## Exercise instructions
Locate every line in the material below that contains the string "feather", treating uppercase and lowercase as distinct, and copy each of those lines out in full.

## Provided information
*-*-*
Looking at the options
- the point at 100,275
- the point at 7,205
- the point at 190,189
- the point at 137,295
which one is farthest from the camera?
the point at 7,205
*-*-*
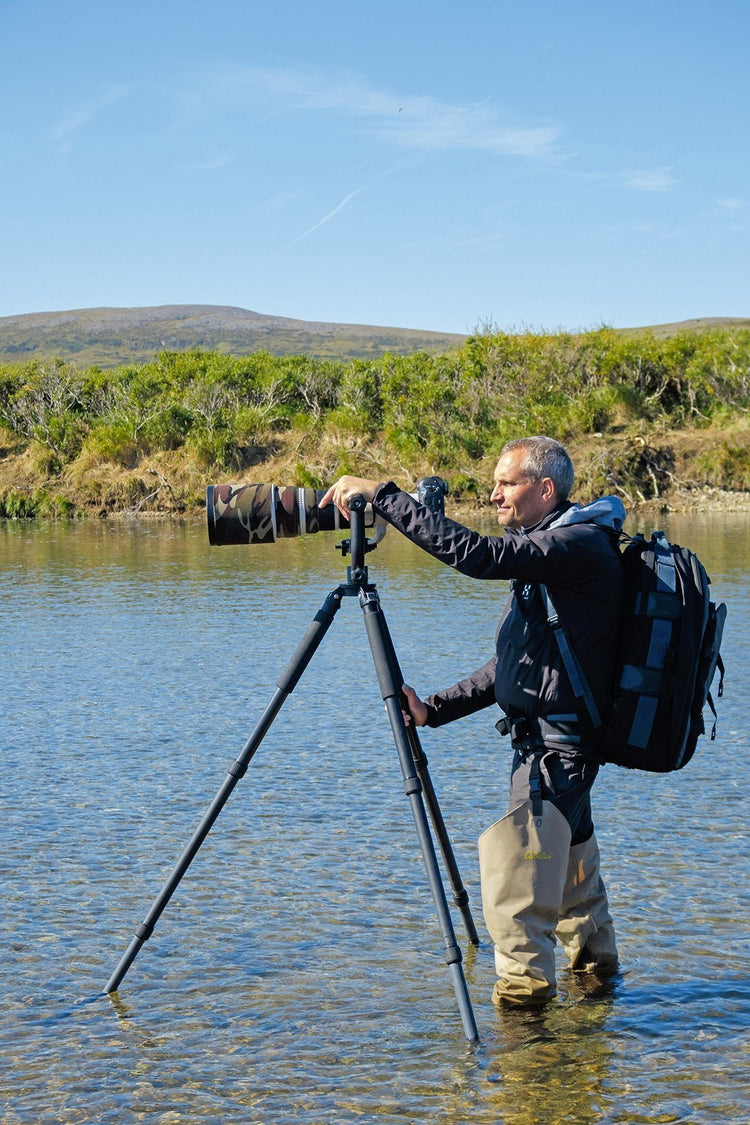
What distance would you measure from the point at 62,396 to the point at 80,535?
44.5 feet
*-*-*
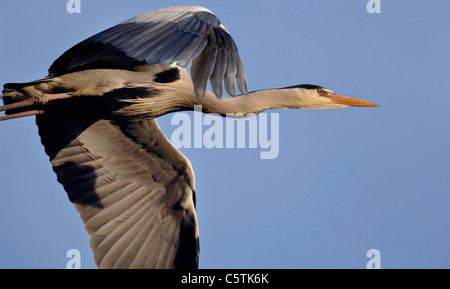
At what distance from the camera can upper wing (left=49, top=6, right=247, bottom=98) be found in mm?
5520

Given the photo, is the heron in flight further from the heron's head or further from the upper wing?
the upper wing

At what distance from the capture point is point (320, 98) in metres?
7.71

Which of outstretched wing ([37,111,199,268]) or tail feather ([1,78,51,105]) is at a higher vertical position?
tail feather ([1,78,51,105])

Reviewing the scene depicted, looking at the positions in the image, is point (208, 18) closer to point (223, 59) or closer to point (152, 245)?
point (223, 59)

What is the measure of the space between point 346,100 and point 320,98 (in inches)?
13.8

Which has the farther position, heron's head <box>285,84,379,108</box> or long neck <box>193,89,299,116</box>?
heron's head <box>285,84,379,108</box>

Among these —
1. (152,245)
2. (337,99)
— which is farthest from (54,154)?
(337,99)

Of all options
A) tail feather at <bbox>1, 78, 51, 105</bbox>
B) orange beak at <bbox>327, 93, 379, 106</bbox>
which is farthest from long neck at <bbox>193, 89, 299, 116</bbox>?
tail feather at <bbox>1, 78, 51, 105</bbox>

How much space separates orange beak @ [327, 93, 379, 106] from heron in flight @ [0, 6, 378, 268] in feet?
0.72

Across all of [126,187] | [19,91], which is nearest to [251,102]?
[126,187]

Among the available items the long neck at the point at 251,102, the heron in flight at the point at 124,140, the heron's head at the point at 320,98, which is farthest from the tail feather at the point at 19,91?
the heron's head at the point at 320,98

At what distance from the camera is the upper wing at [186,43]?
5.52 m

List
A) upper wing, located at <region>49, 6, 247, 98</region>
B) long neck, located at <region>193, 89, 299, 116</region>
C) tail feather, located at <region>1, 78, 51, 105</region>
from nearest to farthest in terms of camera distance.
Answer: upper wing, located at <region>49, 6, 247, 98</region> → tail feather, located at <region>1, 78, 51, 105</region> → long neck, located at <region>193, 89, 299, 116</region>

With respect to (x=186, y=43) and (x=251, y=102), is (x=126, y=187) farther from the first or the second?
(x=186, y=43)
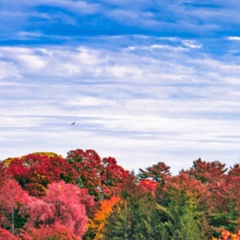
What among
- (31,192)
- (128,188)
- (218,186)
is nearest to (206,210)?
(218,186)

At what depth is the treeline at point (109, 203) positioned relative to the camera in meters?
*-*-*
## Answer to the exercise
Which of outstretched wing ([37,111,199,268]) or tail feather ([1,78,51,105]) is at a higher vertical position?
tail feather ([1,78,51,105])
A) tail feather at <bbox>1, 78, 51, 105</bbox>
tail feather at <bbox>1, 78, 51, 105</bbox>
Among the available items the long neck at the point at 251,102, the heron in flight at the point at 124,140, the heron's head at the point at 320,98, which is farthest from the tail feather at the point at 19,91?
C) tail feather, located at <region>1, 78, 51, 105</region>
Answer: upper wing, located at <region>49, 6, 247, 98</region> → tail feather, located at <region>1, 78, 51, 105</region> → long neck, located at <region>193, 89, 299, 116</region>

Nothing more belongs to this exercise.